→ **SET OF TASKS**
(A) Answer these questions about the article on celebrating Easter without meeting together, marking each answer like its question.
(i) Gatherings of what size did Governor Hogan effectively ban?
(ii) Who is named as a leader of The SLATE Project?
(iii) Besides serving as a devotional topic for a session meeting, what could the suggested questions launch?
(B) From the article on celebrating Easter without meeting together, extract the passage from "But perhaps there’s" up to and including "follow their example?".

#### ARTICLE

Resources Collected by the Commission on Thriving Congregations
On Monday the 16th, Governor Hogan announced what amounts to a shutdown of Maryland. Following the CDC’s advice, he’s effectively banned gatherings of 50 or more people stating that the full force of the law was behind this declaration not to get together. If people were talking about The Easter Problem before, there’s even more conversation about it now. How do we do Easter if we can’t meet together?
But perhaps there’s another question to ask – instead of “How do we do Easter” what about “How is Easter present in and for our churches at this moment?” After all, if we commit to this whole not-getting-together-in-person thing (which is how we love our neighbors as ourselves) then we probably need to rethink how we do church, at least for now. And maybe that means accepting the death of pieces of the church as we know it and looking for the new life that’s budding in their places. Our New Worshipping Communities (like Slate and Communidad) have been exploring this question since they formed. Leaders like TE Jenn DiFrancesco (The SLATE Project) and TE José Lopez (Communidad) have been working to reframe challenge as opportunity in their particular contexts. How can the rest of us follow their example?
Take the Question to Your Session and Other Leaders
Try asking them: how can this unprecedented time in the life of our church help us to find new life? Where might there be evidence of the power of the resurrection in our midst? What is the Easter story that we might be telling? What are the opportunities for us in this surreal moment? This is a great devotional topic for a session meeting or could launch visioning for the year ahead.
Shifting to a Culture of Lay Leadership
If your congregation has tended towards being pastor-centered, this might provide an opportunity to shift the culture to one of lay leadership. You’re already equipping and empowering leadership to help with the care that no one of us can provide on our own – why not provide them with other ways they might participate? What about asking for their help with a devotional in this season? Perhaps they’d like to host a small prayer group online, or start a book study, or simply write cards or check in on their fellow congregants.

########
#### PROVIDED MATERIAL

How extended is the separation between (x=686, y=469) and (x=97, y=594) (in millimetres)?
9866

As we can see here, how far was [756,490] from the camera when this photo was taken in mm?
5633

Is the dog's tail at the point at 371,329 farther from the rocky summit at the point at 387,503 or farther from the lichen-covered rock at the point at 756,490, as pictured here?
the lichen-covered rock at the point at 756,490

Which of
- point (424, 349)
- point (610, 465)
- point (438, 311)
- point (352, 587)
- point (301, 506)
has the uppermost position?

########

→ **TASK RESULTS**
(A)
(i) Gatherings of 50 or more people.
(ii) TE Jenn DiFrancesco.
(iii) Visioning for the year ahead.

(B)
But perhaps there’s another question to ask – instead of “How do we do Easter” what about “How is Easter present in and for our churches at this moment?” After all, if we commit to this whole not-getting-together-in-person thing (which is how we love our neighbors as ourselves) then we probably need to rethink how we do church, at least for now. And maybe that means accepting the death of pieces of the church as we know it and looking for the new life that’s budding in their places. Our New Worshipping Communities (like Slate and Communidad) have been exploring this question since they formed. Leaders like TE Jenn DiFrancesco (The SLATE Project) and TE José Lopez (Communidad) have been working to reframe challenge as opportunity in their particular contexts. How can the rest of us follow their example?